Texte proposé
D’une façon générale, surtout quand il s’agit de critiques d’Israël, un film interdit (si on parle de censure) aura encore plus d’écho à l’étranger. Cette nouvelle mesure en matière de liberté d’expression et de création culturelle donnera, si besoin était, du grain à moudre à tous les adversaires d’Israël, après les lois en cours d’examen à la Knesset. Elle entrainera un préjugé défavorable contre la future production qui sera accusée d’avoir céder au diktat d’une commission de censure. Certains pourront même ajouter le mot de propagande. Enfin, verra-t-on des films autorisés pour l’étranger et interdits de diffusion en Israël. Ce qui serait un comble et une atteinte faite aux citoyens israéliens qui, à travers le budget de l’État, auraient participé à leur financement mais n’auraient pas la possibilité de les voir. Après le succès mondial de la série Fauda, dont la dernière partie est essentiellement en arabe, assistera-t-on à un Fauda culturel israélien ?  Ce serait un très mauvais coup pour la vie culturelle et plus spécialement pour le cinéma israélien qui a su conquérir ses lettres de noblesse internationales en quelques années.

 

2 commentaires:

Jean Corcos a dit…

Merci pour cet article !

Israël que nous aimons était - et reste, même si nous sentons que cela peut changer - le "jardin au milieu de la jungle", et pas seulement comme démocratie mais pour tout ce qui va avec : la liberté d'étudier, de créer, de partager, d'échanger, et dans tous les domaines : artistiques, littéraires, scientifiques, économiques, etc. Le cinéma israélien a acquis une réputation méritée au plan international, et tout cela risque d'être gâché par des politiciens à la vue étriquée : un beau gâchis.

[Objets conservés d'une collection]
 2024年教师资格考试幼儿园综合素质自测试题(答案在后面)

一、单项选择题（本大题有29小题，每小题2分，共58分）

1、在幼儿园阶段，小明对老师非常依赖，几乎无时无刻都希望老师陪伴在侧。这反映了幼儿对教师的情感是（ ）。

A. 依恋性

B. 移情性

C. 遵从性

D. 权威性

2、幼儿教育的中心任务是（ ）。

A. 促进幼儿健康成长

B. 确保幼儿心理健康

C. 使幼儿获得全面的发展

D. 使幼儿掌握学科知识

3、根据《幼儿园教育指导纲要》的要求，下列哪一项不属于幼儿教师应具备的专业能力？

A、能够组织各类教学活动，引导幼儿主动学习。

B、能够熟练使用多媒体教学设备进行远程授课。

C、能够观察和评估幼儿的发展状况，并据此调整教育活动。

Votre objectif
D'après le texte sur la censure du cinéma israélien, en quelle langue est essentiellement la dernière partie de la série Fauda ?

Votre réponse
Elle est essentiellement en arabe.